A prospective, MTB-centered workflow delivered comprehensive NGS reports for NSCLC within 72 hours in 100% of 96 patients, with a 1% NGS failure rate. Actionable alterations were found in 45.8% (EGFR 24%, KRAS G12C 8.3%, ALK 6.3%, MET exon 14 4.2%, BRAF V600E 2.1%, RET 1%), demonstrating feasibility of ultrafast precision diagnostics.

Impact: Demonstrates an operational model achieving clinically meaningful turnaround times for comprehensive biomarker testing, which can reduce time-to-treatment in NSCLC.

Clinical Implications: Implement structured MTB triage and daily cross-functional communication to achieve ≤72h NGS TAT, enabling timely initiation of targeted therapies.

Key Findings

  • 100% of NGS reports (96/96) met the 72-hour turnaround target.
  • NGS failure rate was 1%.
  • Actionable alterations identified in 45.8%: EGFR (24%), KRAS G12C (8.3%), ALK fusions (6.3%), MET exon 14 skipping (4.2%), BRAF V600E (2.1%), RET fusion (1%).

Methodological Strengths

  • Prospective cohort with predefined operational metrics (TAT, failure rate)
  • Integrated MTB-centered triage and standardized communication checklists

Limitations

  • Single-center study limits generalizability
  • No randomized comparison to standard workflow or measurement of clinical outcomes (e.g., time-to-treatment)

Future Directions: Multicenter implementation trials to assess scalability, time-to-treatment impact, and patient outcomes; cost-effectiveness and equity analyses.

3. Unravelling the exposome of severe exacerbations of obstructive respiratory diseases in France.

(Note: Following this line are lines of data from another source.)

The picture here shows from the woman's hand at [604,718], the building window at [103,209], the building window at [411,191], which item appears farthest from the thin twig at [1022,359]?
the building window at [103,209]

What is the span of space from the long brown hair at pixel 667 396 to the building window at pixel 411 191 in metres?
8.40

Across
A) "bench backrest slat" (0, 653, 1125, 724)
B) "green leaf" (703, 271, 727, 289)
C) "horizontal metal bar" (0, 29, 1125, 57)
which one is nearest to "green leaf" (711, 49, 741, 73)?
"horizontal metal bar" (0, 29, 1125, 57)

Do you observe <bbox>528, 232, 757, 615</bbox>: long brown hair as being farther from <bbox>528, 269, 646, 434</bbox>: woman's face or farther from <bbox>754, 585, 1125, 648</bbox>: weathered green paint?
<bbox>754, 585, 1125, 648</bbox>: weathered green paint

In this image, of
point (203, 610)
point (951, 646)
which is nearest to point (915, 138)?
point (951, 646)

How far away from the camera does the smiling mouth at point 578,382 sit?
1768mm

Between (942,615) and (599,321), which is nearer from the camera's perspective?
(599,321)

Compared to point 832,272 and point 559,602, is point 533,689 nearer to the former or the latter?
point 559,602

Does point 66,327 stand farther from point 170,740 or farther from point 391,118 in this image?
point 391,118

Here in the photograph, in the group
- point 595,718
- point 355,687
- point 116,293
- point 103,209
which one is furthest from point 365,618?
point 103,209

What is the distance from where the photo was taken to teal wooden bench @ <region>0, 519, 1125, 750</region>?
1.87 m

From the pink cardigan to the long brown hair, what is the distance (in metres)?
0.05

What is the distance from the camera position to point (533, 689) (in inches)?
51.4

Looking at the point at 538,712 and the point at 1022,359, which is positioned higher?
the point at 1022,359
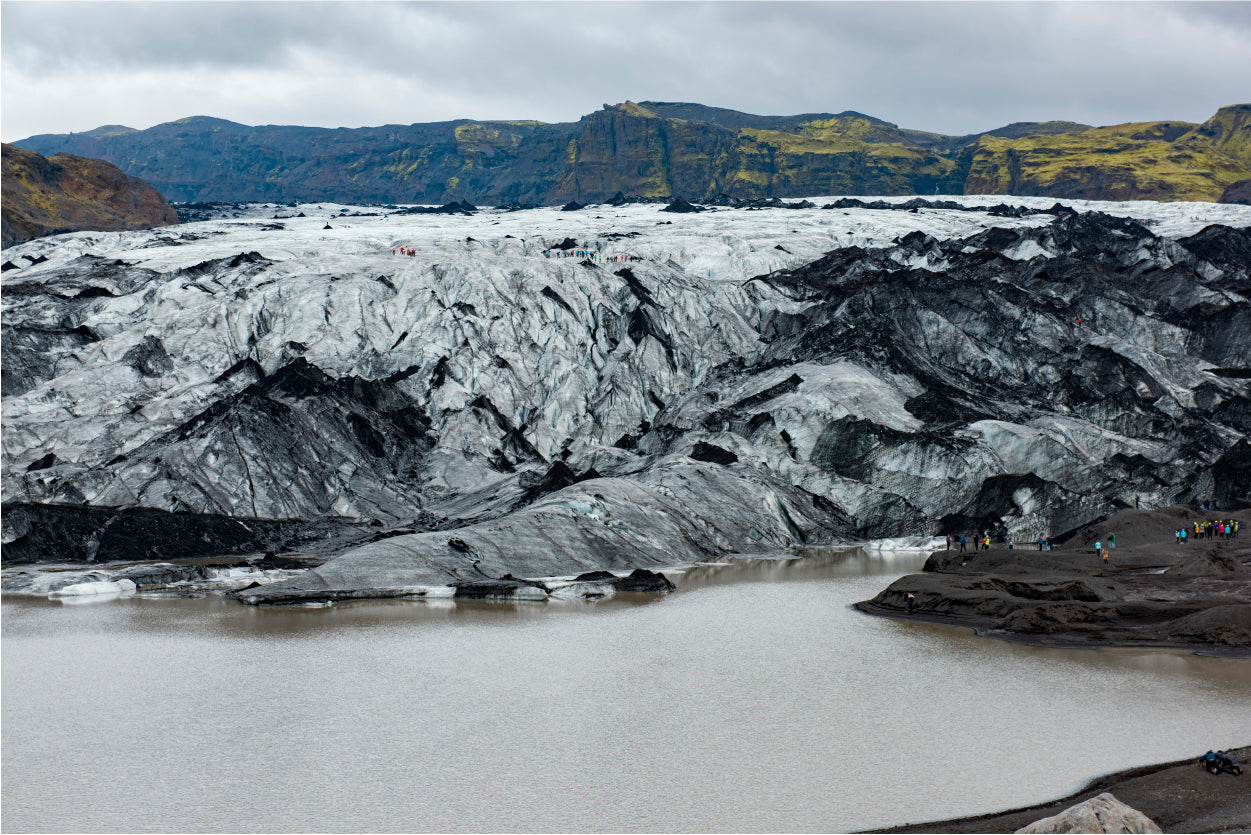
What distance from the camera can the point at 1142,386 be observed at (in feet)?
209

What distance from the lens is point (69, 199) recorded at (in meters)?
111

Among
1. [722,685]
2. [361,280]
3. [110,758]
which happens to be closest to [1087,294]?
[361,280]

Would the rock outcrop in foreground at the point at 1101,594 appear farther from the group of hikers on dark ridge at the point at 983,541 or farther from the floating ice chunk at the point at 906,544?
the floating ice chunk at the point at 906,544

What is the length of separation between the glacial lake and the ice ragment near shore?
9.21m

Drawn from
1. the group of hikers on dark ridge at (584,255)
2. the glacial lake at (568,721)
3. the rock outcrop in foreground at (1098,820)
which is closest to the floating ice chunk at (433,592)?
the glacial lake at (568,721)

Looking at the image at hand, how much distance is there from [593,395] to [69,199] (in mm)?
76737

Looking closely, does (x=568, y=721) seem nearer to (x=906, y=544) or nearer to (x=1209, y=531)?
(x=906, y=544)

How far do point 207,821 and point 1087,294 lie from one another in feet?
234

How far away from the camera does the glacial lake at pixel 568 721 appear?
1695 cm

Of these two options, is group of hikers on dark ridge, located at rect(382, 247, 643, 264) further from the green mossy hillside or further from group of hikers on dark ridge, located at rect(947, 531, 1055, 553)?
the green mossy hillside

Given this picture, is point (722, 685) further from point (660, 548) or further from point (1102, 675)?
point (660, 548)

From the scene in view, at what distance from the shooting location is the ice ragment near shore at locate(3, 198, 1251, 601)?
47.8 m

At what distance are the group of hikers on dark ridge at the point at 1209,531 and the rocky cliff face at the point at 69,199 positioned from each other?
9941 cm

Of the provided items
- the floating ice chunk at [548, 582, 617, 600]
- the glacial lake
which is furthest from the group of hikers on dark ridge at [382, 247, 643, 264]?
the glacial lake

71.5Level IIICase-controlBMJ open respiratory research · 2025PMID: 41448795

Using nationwide matched case-control data (473,990 COPD; 187,332 asthma), severe exacerbations were linked to exposure to extreme cold temperatures and NO2 exceedances over WHO standards. Findings highlight modifiable environmental risk factors and the utility of open data integration for respiratory public health.

Impact: Identifies population-level, modifiable environmental drivers of severe exacerbations across COPD and asthma, informing prevention strategies and policy.

Clinical Implications: Cold exposure and NO2 exceedances warrant targeted alerts, protective measures (heating, masks, indoor air quality), and regional action to mitigate exacerbation risk in vulnerable patients.

Key Findings

  • Nationwide matched case-control analysis included 473,990 COPD and 187,332 asthma patients (2018–2022).
  • Extreme cold temperature exposure was associated with increased odds of severe exacerbations.
  • Exceedances of WHO NO2 standards were associated with higher exacerbation risk.
  • Study demonstrates feasibility of linking hospital and open environmental datasets for exposome analyses.

Methodological Strengths

  • Very large, nationwide matched case-control design
  • Integration of clinical and open environmental datasets

Limitations

  • Retrospective design with potential residual confounding
  • Potential exposure misclassification from area-level environmental data

Future Directions: Prospective cohort studies with personal exposure monitoring and evaluation of targeted interventions (e.g., cold alerts, NO2 reduction) on exacerbation outcomes.